Так вот, представьте, через годы он опишет эту ночь в романе «Доктор Живаго»:
«Он понял, что не грезит, что раздет и умыт, и лежит в чистой рубашке на свежепостланной постели, и что, мешая свои волосы с его волосами и его слезы со своими, с ним плачет Лара. Он, — сказано в книге, — потерял сознание от счастья…»
В 1932-м напишет ей в письме: «Жизнь моя, любимая, ликованье и грусть моя, наконец-то я с тобою…» Но мало кто помнит ныне, что тогда же, в 1932-м, он начал писать и свой знаменитый роман. Конечно, еще набросок, в нем все было иначе, но героиню уже звали Лара! Вот ею и была его жена, вторая жена — Зинаида Нейгауз-Пастернак.
У
От улицы Усачёва до улицы Усиевича

303. Усачева ул., 62(с.), — Ж. — в 1950-е гг. — прозаик, лауреат Госпремии СССР (1988) — Владимир Дмитриевич(Семенович) Дудинцев(Байков). Здесь им был написан роман «Не хлебом единым» (1956 г., журнал «Новый мир»).

(Сохранённые записи данных)
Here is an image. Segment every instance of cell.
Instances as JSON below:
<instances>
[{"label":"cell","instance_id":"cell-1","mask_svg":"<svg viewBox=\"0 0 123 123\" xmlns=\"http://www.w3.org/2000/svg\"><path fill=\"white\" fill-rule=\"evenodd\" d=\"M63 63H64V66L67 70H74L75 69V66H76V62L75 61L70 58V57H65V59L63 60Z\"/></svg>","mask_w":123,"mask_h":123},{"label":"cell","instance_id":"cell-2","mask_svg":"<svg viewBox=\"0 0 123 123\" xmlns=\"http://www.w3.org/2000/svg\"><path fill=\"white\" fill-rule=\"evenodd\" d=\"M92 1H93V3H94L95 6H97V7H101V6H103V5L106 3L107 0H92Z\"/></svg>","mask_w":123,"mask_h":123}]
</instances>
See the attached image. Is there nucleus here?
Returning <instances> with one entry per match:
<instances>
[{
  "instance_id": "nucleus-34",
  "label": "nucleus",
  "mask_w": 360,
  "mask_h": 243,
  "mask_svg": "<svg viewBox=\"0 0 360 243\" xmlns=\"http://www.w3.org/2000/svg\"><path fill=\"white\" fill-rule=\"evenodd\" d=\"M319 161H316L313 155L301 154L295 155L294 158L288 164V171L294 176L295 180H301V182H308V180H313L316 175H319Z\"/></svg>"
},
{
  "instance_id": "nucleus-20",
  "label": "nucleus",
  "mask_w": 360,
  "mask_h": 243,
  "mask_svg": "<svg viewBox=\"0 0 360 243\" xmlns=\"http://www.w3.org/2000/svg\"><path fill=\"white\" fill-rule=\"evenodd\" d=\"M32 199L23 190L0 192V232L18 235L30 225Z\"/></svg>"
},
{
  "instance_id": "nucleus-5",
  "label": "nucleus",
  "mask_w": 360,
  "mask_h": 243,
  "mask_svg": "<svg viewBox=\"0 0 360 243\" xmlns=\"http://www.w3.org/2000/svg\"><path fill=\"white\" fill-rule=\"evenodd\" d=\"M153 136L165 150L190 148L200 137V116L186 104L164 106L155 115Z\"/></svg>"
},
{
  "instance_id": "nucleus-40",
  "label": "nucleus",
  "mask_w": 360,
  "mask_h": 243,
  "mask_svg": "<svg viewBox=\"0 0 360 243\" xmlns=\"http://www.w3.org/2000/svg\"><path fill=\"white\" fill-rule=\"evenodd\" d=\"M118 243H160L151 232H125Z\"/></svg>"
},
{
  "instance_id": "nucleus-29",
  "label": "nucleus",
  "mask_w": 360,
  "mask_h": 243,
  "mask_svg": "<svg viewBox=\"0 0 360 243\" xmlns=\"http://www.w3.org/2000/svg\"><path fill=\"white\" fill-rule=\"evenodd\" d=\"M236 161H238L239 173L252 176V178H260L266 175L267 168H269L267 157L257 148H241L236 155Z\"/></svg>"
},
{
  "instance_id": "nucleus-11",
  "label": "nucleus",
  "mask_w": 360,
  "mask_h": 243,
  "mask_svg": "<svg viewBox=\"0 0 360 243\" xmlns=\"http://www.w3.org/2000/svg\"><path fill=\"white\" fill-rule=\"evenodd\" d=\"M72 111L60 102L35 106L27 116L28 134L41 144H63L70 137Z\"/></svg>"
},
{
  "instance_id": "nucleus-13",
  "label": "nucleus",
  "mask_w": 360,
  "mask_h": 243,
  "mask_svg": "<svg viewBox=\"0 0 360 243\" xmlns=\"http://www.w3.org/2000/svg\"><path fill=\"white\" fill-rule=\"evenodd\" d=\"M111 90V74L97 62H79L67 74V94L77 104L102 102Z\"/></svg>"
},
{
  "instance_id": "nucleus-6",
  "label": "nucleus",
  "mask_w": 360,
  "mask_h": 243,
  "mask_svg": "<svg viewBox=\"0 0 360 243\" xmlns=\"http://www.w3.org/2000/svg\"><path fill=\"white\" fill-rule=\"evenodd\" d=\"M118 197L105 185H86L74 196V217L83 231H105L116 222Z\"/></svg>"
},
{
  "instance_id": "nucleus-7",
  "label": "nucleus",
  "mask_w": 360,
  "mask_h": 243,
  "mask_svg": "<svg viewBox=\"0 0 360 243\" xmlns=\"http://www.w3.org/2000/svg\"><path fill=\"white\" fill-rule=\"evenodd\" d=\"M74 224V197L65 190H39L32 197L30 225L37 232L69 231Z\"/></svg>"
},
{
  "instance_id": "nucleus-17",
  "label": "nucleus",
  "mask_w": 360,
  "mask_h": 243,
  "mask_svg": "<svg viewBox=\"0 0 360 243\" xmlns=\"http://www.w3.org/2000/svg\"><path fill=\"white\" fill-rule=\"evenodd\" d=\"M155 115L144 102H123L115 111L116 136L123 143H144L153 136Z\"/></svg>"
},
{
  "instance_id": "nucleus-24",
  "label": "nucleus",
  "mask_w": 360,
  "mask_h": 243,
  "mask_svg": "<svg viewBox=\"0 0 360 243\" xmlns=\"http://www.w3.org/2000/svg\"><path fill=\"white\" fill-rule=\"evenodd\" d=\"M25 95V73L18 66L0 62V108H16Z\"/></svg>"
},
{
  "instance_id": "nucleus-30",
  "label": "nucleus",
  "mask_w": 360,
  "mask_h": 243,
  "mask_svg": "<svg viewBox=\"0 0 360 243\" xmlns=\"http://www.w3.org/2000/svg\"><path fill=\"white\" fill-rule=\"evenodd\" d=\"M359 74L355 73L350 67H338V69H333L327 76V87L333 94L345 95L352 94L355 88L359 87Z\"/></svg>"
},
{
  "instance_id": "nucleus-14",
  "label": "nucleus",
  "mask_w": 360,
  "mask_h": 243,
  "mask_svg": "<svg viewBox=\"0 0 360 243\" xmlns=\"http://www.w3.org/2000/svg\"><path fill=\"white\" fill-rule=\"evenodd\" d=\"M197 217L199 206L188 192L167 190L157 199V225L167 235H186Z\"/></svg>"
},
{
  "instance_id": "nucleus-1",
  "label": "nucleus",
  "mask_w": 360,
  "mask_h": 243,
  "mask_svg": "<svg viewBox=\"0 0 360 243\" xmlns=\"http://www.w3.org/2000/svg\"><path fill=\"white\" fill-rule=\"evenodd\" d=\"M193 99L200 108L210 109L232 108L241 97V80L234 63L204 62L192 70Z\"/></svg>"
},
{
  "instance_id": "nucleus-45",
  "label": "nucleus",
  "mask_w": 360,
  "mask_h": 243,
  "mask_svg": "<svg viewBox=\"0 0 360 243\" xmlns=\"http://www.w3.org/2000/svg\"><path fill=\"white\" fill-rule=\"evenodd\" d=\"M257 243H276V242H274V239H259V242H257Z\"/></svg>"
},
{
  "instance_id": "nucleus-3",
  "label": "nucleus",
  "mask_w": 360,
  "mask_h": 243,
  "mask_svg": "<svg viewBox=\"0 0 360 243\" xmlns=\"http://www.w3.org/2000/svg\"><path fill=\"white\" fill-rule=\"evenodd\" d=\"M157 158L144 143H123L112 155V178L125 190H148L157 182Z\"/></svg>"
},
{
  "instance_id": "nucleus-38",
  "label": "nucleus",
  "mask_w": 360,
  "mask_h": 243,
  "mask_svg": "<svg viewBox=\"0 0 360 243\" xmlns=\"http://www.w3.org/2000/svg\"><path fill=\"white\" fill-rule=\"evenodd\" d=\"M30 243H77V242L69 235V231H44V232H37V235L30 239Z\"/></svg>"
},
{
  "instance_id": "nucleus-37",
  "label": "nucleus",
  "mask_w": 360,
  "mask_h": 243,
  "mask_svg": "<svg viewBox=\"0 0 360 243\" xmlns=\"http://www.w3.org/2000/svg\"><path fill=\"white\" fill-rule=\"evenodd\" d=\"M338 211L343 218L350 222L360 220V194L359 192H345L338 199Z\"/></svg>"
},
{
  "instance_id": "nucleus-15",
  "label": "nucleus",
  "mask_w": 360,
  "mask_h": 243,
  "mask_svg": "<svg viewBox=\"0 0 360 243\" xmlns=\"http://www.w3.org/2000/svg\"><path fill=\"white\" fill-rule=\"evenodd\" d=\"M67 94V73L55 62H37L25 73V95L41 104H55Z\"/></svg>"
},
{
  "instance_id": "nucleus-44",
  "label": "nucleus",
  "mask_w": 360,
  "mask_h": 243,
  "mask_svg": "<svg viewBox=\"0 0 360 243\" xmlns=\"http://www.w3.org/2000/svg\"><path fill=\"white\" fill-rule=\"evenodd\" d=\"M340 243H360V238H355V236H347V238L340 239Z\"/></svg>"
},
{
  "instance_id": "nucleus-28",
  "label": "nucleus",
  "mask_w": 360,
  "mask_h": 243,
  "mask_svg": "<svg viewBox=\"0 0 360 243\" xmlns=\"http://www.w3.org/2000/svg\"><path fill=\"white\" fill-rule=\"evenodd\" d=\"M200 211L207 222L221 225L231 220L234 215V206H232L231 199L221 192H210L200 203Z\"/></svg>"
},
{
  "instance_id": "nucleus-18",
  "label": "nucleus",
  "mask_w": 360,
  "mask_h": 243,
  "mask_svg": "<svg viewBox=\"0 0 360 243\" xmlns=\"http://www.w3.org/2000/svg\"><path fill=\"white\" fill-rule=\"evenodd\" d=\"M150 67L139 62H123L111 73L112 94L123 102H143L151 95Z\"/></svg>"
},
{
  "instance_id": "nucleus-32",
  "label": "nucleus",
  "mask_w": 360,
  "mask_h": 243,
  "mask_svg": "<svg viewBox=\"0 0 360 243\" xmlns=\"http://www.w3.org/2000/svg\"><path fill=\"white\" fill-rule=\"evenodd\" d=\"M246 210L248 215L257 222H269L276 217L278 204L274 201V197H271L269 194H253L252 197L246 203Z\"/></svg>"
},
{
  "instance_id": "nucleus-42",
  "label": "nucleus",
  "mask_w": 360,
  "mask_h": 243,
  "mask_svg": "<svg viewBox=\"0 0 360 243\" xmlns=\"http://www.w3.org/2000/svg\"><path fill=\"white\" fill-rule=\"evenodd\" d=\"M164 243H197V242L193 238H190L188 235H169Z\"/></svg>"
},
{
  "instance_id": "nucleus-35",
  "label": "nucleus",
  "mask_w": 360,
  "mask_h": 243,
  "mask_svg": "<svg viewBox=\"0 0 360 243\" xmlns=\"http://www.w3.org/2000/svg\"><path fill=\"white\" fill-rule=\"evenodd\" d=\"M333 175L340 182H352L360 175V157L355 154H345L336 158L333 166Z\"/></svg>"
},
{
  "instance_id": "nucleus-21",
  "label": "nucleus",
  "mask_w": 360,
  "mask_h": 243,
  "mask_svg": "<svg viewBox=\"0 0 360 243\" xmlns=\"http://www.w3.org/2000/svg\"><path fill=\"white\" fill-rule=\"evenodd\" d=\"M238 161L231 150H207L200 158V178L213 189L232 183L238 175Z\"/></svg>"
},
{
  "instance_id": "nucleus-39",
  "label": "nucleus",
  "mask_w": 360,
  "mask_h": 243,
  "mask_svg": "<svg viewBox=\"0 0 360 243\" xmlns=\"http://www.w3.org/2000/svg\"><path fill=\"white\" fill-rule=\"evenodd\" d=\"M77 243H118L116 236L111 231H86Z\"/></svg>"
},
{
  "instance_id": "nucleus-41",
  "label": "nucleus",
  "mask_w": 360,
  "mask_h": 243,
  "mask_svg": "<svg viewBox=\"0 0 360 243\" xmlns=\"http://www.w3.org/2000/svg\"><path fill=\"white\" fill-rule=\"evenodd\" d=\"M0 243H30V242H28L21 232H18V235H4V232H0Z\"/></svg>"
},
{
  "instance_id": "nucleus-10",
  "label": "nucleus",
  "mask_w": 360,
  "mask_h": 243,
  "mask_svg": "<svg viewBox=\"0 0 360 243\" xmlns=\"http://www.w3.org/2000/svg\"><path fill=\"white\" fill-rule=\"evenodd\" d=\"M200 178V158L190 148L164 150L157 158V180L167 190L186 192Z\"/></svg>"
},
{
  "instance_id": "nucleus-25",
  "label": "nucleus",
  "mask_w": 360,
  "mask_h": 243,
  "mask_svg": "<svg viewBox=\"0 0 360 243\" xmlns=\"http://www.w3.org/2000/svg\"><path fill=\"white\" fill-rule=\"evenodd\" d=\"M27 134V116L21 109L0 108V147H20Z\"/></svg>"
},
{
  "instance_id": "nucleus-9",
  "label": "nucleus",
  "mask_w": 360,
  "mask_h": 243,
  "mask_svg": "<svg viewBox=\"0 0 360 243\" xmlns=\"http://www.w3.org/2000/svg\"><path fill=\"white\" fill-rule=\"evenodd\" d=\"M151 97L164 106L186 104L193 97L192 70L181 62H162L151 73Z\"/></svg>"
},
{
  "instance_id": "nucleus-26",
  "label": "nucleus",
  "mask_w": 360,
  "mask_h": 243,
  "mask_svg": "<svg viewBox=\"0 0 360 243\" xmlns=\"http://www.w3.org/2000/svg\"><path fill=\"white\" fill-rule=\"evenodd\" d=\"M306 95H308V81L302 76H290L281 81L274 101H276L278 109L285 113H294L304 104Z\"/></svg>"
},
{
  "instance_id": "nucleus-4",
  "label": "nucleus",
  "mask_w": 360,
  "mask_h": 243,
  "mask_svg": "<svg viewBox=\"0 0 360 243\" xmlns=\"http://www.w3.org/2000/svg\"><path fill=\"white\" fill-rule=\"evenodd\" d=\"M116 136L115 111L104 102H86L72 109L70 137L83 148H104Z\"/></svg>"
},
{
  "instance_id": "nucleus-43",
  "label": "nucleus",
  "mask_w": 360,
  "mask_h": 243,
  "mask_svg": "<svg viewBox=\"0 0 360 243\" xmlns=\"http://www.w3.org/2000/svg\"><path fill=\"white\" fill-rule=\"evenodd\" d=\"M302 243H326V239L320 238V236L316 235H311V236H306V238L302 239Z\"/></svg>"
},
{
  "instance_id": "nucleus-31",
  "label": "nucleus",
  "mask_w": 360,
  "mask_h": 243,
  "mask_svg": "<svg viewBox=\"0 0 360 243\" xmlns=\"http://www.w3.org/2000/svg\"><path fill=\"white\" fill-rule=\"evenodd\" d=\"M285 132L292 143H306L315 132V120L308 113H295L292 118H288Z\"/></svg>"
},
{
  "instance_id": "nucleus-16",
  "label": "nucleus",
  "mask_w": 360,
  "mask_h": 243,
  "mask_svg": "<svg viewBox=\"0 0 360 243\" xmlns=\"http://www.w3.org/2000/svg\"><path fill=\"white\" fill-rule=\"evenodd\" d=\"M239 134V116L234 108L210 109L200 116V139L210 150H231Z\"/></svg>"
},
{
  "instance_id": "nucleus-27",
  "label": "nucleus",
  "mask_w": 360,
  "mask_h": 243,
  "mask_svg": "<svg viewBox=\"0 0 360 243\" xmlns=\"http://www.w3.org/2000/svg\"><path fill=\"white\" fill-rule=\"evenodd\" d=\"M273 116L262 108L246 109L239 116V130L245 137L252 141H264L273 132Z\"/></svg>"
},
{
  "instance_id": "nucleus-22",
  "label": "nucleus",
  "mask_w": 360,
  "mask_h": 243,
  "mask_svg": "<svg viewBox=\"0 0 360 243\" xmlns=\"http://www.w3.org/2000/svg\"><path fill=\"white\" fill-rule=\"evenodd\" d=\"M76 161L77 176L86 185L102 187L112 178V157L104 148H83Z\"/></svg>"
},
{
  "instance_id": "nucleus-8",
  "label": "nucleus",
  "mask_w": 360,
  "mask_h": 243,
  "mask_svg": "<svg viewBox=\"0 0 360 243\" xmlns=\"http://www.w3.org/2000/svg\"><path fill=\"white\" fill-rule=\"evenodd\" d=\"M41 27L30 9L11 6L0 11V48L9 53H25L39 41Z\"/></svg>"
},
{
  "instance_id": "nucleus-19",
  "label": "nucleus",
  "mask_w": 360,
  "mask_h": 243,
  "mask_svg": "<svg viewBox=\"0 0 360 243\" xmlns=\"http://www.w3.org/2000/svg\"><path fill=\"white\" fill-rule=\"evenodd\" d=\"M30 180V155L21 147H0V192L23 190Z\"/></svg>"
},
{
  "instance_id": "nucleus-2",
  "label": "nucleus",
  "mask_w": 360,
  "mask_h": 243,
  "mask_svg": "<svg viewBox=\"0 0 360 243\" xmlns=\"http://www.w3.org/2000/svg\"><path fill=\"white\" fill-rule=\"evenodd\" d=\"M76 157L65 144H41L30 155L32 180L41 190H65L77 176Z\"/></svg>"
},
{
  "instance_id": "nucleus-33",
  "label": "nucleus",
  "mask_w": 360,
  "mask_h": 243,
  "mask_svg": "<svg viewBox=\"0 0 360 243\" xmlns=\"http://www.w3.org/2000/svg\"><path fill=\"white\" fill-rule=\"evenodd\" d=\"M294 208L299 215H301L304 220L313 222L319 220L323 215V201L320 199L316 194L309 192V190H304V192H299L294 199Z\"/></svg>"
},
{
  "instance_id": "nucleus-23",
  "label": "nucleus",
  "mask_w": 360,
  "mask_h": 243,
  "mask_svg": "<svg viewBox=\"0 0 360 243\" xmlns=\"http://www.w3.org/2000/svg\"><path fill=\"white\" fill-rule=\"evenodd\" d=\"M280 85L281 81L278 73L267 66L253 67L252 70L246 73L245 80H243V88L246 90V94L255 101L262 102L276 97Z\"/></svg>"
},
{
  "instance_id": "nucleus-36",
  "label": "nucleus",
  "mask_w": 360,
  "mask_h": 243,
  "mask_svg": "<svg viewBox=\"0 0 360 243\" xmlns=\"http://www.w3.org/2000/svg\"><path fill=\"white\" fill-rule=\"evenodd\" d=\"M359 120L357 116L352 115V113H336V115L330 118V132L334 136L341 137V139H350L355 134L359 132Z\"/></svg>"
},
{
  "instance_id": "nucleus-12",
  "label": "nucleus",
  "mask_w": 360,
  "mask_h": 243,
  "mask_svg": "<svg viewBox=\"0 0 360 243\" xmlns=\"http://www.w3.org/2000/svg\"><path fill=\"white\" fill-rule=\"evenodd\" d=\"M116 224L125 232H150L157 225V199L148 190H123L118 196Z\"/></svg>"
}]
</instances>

■ Что нужно сделать
A) Какой роман, по словам текста, был написан в доме на улице Усачёва, 62?
B) Выведите без изменений фрагмент текста, который открывается словами «Так вот, представьте, через» и завершается словами «жена — Зинаида Нейгауз-Пастернак.».
C) Соответствуют ли тексту эти утверждения? (i) Работу над знаменитым романом начали в 1932 году. (ii) Роман «Не хлебом единым» вышел в журнале «Знамя». (iii) В первом наброске романа героиню звали не Лара. На каждое ответьте «да» или «нет» и приведите решающие слова текста.
Записи здесь никакой роли не играют.

■ Ответы по заданиям
A) «Не хлебом единым».

B)
Так вот, представьте, через годы он опишет эту ночь в романе «Доктор Живаго»:
«Он понял, что не грезит, что раздет и умыт, и лежит в чистой рубашке на свежепостланной постели, и что, мешая свои волосы с его волосами и его слезы со своими, с ним плачет Лара. Он, — сказано в книге, — потерял сознание от счастья…»
В 1932-м напишет ей в письме: «Жизнь моя, любимая, ликованье и грусть моя, наконец-то я с тобою…» Но мало кто помнит ныне, что тогда же, в 1932-м, он начал писать и свой знаменитый роман. Конечно, еще набросок, в нем все было иначе, но героиню уже звали Лара! Вот ею и была его жена, вторая жена — Зинаида Нейгауз-Пастернак.

C)
(i) Да: «тогда же, в 1932-м, он начал писать и свой знаменитый роман».
(ii) Нет: «1956 г., журнал «Новый мир»».
(iii) Нет: «но героиню уже звали Лара!»